Look over the lines below. Report each one that includes the string "camera".

··········

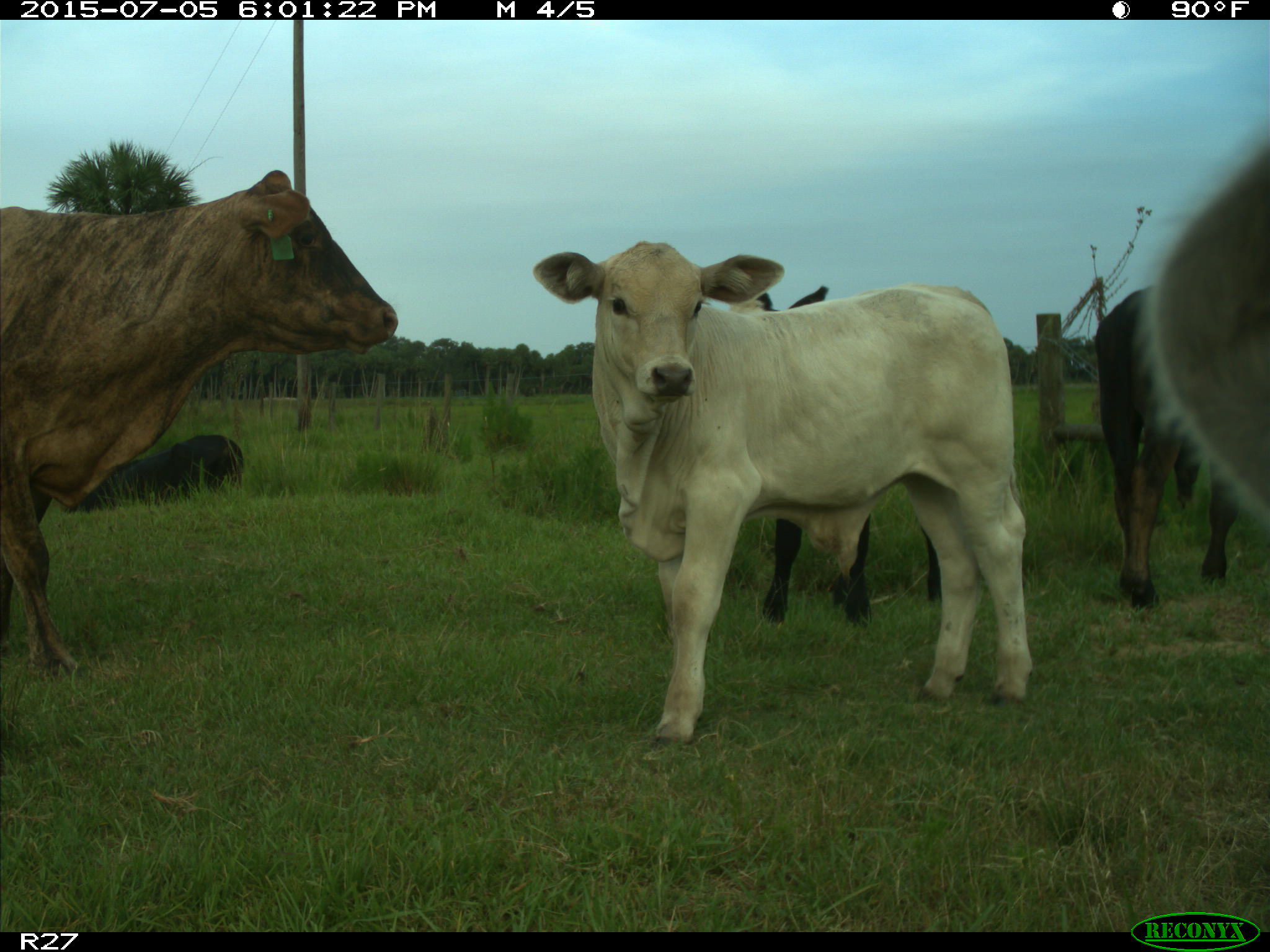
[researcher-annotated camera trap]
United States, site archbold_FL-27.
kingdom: Animalia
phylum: Chordata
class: Mammalia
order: Artiodactyla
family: Bovidae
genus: Bos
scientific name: Bos taurus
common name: domestic cow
Bos taurus (domestic cow).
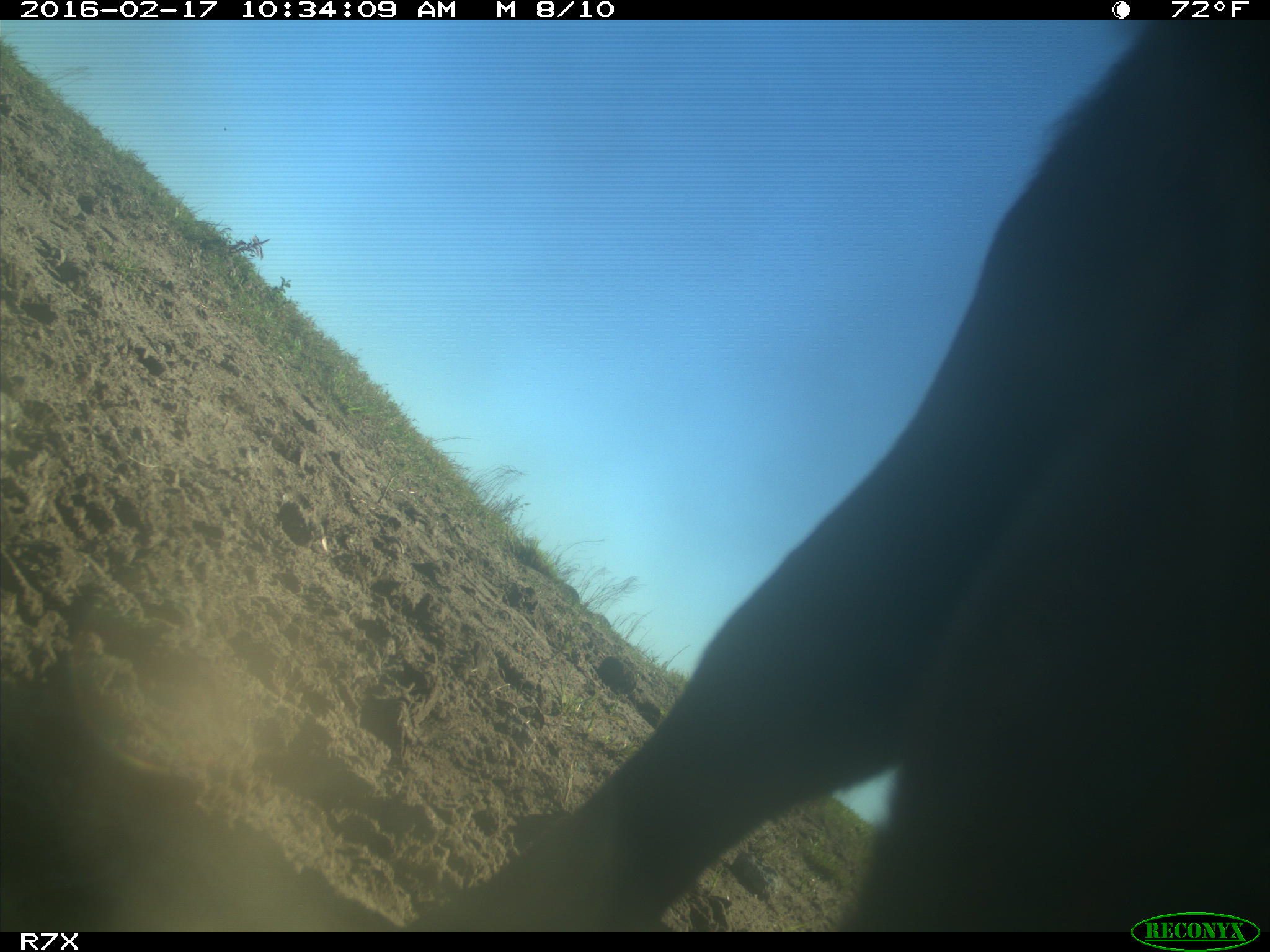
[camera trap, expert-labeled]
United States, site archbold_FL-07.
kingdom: Animalia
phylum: Chordata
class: Mammalia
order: Artiodactyla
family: Bovidae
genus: Bos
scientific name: Bos taurus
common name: domestic cow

··········

__Answer to this task__:
[researcher-annotated camera trap]
[camera trap, expert-labeled]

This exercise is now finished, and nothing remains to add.